Crypto mining companies are experiencing a stock market boom, driven by their strategic pivot from Bitcoin mining to artificial intelligence (AI) data center operations. Despite Bitcoin's price weakness, trading below $70,000 and under pressure from miner outflows, shares of leading firms like Iris Energy (IREN) have rallied. The narrative is that these companies are undervalued, with their legacy BTC treasuries—acquired at lower mining costs—financing expansion into high-compute AI infrastructure and securing electricity for new data centers.
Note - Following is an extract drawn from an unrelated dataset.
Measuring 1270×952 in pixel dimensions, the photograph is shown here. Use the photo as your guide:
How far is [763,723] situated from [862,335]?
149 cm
This shift is leading to significant Bitcoin sales from miner reserves. Reports indicate Cango sold 4,451 BTC, retaining 3,645 BTC, in a move aimed at boosting its balance sheet with approximately $305 million dedicated to capital expenses. While unconfirmed by official Cango leadership, this sale contributes to a broader trend of miner outflows. Total miner reserves have dropped to 1.8 million BTC from 1.89 million in recent months, with Marathon Digital (MARA) also identified as a potential source of selling pressure.
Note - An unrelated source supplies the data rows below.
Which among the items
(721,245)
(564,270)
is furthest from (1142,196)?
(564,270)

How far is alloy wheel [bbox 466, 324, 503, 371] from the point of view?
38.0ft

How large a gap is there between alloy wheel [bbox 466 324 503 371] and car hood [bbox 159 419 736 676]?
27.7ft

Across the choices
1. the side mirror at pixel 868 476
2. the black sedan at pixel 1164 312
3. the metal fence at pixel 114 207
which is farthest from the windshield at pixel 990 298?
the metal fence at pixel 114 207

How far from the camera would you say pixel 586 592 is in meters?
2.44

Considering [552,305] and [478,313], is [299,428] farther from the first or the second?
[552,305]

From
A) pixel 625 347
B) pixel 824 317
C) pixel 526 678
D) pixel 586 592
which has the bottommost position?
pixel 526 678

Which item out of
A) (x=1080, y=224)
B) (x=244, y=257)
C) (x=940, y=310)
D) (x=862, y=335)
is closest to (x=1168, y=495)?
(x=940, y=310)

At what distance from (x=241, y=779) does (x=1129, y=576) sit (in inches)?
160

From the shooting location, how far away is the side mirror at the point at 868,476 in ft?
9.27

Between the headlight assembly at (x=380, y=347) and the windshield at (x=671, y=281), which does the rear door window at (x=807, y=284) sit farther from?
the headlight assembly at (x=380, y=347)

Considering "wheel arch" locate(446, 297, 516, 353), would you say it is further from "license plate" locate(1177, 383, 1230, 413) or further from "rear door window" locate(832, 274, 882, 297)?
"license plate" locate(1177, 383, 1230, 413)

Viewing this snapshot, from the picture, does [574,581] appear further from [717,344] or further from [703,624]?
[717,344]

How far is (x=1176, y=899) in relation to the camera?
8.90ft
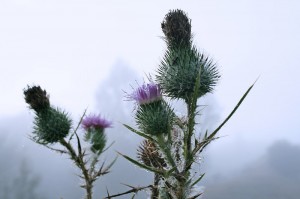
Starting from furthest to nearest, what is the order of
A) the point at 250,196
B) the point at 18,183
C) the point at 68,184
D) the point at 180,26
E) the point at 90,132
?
the point at 68,184
the point at 250,196
the point at 18,183
the point at 90,132
the point at 180,26

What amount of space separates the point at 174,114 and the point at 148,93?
326mm

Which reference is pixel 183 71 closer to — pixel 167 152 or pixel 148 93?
pixel 148 93

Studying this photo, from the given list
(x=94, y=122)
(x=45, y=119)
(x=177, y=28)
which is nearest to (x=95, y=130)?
(x=94, y=122)

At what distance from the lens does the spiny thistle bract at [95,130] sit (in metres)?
6.71

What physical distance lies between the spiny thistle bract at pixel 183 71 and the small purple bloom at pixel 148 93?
0.34 ft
The sales are occurring in a challenging profitability environment. Bitcoin is trading near $65,900, which is below the estimated production cost for many miners, squeezing margins. However, this capitulation is not solely due to BTC price weakness. The primary driver appears to be strategic demand for capital to fund the AI pivot and potentially cover debt from building new data centers. The network hashrate has recovered to 963 EH/s, indicating that established mining operations remain profitable enough to continue.
Market analysts, including BitMEX co-founder Arthur Hayes, note that "the ongoing miner outflows underscore the pressure on Bitcoin’s price as ETF withdrawals compound the issue." The combination of miner selling and significant Bitcoin ETF outflows creates a volatile backdrop, though the mining sector shows resilience through its diversification into AI.